Regarding the extraction procedure; both liquid–liquid extraction (LLE) and solid-phase extraction (SPE) are the techniques that are frequently utilized in the preparation of biological samples due to their influence on improving the sensitivity and robustness of the analysis method. However, MET is a highly polar compound, thus, it was extremely difficult to be extracted from the biological fluids utilizing the LLE technique. On the other hand, it was not wise to use SPE as it is considered an expensive technique, specifically in a high throughput analysis comprising a lot of samples. Accordingly, in the current study, a simple protein precipitation technique was established for the extraction of MET using acetonitrile which showed a higher efficiency of precipitation of protein with minimum loss of the extracted drug when compared to other solvents as methanol and acetone. However, protein precipitation only was inadequate for CFZ extraction which is more non polar if compared to MET. Furthermore, CFZ has high protein binding nature [8], therefore, LLE is recommended for the extraction of CFZ where best extraction was demonstrated using ethyl acetate. Consequently, we have combined both extraction techniques; protein precipitation using acetonitrile followed by LLE using ethyl acetate, then evaporation of the supernatant and reconstitution with methanol was performed which has resulted in clear extracts with the least matrix effect and the best quantitative extraction of the investigated analytes and IS.

Coupling of liquid chromatography to MS/MS detection is an extremely selective technique which results in insignificant interference of endogenous impurities. LC-MRM is an influential method specifically for pharmacokinetic studies as it offers the required sensitivity and the selectivity. In the MRM mode; the ions that are derived from the target analytes are the only monitored ions, therefore this technique was chosen for the present method development. Both +ESI and −ESI were investigated and it was obvious that the signal intensities acquired from the +ESI were higher than those acquired from the −ESI which could be attributed to the capability of the target analytes as well as the ISs to gain protons. In the Q1 MS full scan spectra; MET, PPL and TDF showed predominant protonated [M +H]⁺ parent ions at m/z 130.2, 260.2 and 390.2 ions, respectively, while CFZ gave [M + NH₄]⁺ at m/z 462.3 as strong signal instead of the protonated molecule (which is commonly observed with neutral compounds [15]). The ammonium adduct ions [M + NH₄]⁺ in positive ionization were previously detected for the estimation of CFZ in plasma [20]. As the details of the fragmentation patterns of MET [34] and CFZ [20] were previously discussed, thus, we are not demonstrating the data related to this. The most abundant ions found in the product ion mass spectrum were m/z 60.1, 191.0, 183.0 and 268.2 for MET, CFZ, PPL and TDL, respectively, as shown in Fig. 2. The optimized mass spectrometric parameters are abridged in Table 1.

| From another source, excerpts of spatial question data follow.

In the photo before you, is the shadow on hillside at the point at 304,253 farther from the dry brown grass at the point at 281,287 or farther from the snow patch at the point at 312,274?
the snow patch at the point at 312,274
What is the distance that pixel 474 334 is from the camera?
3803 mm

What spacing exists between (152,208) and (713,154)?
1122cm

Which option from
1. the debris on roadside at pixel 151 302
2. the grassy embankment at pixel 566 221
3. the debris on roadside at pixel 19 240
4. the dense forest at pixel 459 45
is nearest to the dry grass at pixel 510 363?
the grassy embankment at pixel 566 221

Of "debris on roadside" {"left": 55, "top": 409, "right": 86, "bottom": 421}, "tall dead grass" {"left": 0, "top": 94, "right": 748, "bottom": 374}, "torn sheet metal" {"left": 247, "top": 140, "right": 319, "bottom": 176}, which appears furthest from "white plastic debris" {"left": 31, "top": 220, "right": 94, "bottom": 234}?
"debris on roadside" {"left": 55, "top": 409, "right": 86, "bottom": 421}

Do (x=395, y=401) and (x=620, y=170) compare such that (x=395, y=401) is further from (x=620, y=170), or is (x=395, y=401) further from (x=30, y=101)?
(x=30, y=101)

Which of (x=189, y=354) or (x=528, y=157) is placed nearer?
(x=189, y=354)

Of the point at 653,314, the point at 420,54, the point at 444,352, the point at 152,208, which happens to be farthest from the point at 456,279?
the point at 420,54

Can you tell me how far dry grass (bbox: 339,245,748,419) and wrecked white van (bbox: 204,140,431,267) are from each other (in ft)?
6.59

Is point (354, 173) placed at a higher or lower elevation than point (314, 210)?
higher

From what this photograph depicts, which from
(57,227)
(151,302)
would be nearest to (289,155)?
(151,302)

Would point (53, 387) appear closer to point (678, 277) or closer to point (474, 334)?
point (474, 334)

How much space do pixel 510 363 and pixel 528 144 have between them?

Table 1 LC–MS/MS parameters selected for the quantification of metformin and canagliflozin using propranolol and tadalafil as internal standards

Full size table

MET and CFZ have dissimilar physicochemical properties, consequently, considerable effort was accomplished to adjust the chromatographic conditions in order to achieve sharp peaks shape and satisfactory response. The adjustment of the method included; mobile phase, flow rate, stationary phase and injection volume. Several trials with different columns were performed aiming at the optimization of the chromatographic conditions. Using Zorbax C18 column at room temperature with a flow rate of (0.5 mL/min) and very small injection volume (2 µL) has resulted in the highest chromatographic performance with the least solvent consumption. Methanol and acetonitrile as organic modifiers were examined in different ratios with formic acid. The use of acetonitrile rather than methanol has allowed for better response and elution of the two analytes in a short time. It was observed that the ratio of acetonitrile and 0.1% formic acid (40:60) as the mobile phase was the most suitable for obtaining the best sensitivity, efficiency and peak shape (Fig. 3).